ONU classifica o tráfico transatlântico de africanos escravizados como o crime mais grave contra a humanidade, gerando um debate global crucial sobre racismo, reparações e as desigualdades atuais.
Uma decisão histórica da Organização das Nações Unidas (ONU) colocou em evidência o legado devastador da escravidão. O tráfico transatlântico de africanos escravizados foi oficialmente classificado como o crime mais grave contra a humanidade. Essa medida, proposta por Gana e apoiada por 120 países, incluindo o Brasil, reabre discussões sobre as consequências diretas e indiretas desse período sombrio.
A votação na ONU revelou divisões significativas. Enquanto a maioria dos países votou a favor, nações com histórico colonialista, como Portugal, Espanha, França, Alemanha e Reino Unido, optaram pela abstenção. Estados Unidos, Israel e Argentina foram os únicos a votar contra a resolução, adicionando complexidade ao cenário internacional.
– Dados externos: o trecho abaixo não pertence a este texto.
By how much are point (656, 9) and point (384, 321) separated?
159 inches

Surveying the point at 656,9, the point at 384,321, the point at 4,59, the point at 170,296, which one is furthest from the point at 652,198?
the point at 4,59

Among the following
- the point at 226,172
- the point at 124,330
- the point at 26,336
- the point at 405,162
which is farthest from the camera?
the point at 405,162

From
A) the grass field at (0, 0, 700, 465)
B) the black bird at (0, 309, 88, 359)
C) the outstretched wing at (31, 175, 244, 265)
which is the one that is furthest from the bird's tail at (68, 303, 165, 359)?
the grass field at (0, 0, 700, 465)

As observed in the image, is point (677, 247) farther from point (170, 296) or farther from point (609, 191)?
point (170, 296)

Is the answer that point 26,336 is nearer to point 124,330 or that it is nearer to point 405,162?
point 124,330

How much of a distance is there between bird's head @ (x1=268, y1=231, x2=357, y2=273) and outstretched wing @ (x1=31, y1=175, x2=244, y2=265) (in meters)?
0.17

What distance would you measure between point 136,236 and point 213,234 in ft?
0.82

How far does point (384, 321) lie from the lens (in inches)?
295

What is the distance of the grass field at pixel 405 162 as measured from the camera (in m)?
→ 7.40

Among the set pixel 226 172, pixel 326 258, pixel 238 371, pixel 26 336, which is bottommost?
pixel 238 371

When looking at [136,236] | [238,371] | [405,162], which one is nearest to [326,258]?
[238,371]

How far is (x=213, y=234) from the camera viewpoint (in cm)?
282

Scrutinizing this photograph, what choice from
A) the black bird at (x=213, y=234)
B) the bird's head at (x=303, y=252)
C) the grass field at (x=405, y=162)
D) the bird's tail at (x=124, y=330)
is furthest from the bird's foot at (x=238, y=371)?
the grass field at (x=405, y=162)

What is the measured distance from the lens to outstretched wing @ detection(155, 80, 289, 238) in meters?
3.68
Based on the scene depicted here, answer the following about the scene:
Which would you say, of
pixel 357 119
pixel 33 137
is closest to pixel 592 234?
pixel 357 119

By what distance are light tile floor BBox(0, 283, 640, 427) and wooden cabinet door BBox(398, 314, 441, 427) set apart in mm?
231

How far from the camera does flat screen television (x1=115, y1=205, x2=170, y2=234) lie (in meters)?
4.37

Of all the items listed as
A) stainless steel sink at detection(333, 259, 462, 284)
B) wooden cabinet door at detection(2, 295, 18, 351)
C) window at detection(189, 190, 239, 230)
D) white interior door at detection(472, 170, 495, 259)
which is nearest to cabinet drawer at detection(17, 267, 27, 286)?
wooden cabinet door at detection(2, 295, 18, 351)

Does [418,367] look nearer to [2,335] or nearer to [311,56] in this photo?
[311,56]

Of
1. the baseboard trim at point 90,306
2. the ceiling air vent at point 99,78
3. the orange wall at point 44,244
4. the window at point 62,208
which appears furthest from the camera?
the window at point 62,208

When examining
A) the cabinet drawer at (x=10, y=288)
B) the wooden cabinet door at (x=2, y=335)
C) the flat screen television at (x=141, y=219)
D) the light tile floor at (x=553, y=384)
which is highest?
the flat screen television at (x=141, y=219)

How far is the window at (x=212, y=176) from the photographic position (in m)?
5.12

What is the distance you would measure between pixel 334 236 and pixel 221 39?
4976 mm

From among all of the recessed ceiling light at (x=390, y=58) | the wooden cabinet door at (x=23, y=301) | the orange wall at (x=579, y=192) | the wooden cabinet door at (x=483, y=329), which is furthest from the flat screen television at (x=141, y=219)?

Para especialistas, como Luana Gènot, fundadora do Instituto Identidades do Brasil (ID_BR), o peso simbólico dessa decisão é imenso. Ela destaca que a classificação convida a sociedade a confrontar e deixar de relativizar a questão racial e suas consequências persistentes. A forma como a sociedade ainda lida com pessoas negras, exemplificada pela atitude de levantar o vidro do carro ao ver um menino negro em um semáforo, é uma manifestação direta desse legado.
O Legado Duradouro da Escravidão: Desigualdades Estruturais
A escravidão transatlântica, que durou cerca de 400 anos, forçou mais de 15 milhões de africanos a serem transportados em condições desumanas para as Américas e o Caribe. Milhões perderam suas vidas durante a travessia. A resolução da ONU reconhece a escala colossal desse crime e os seus impactos profundos e duradouros sobre africanos e seus descendentes em todo o mundo.
Luana Gènot enfatiza que os efeitos da escravidão continuam a moldar as **desigualdades sociais, econômicas e raciais** no Brasil e em outros países. Essa herança histórica se manifesta em diversas formas, perpetuando ciclos de pobreza e exclusão para populações de ascendência africana.
Debate sobre Hierarquia de Dores e a Necessidade de Reparação
A classificação da ONU, embora histórica, também suscitou críticas. Alguns argumentam que tal medida poderia levar a uma relativização de outras tragédias históricas, como o Holocausto. No entanto, defensores da resolução ressaltam que o objetivo não é criar uma competição entre sofrimentos, mas sim reconhecer a **dimensão global e os efeitos prolongados do tráfico transatlântico de escravizados**.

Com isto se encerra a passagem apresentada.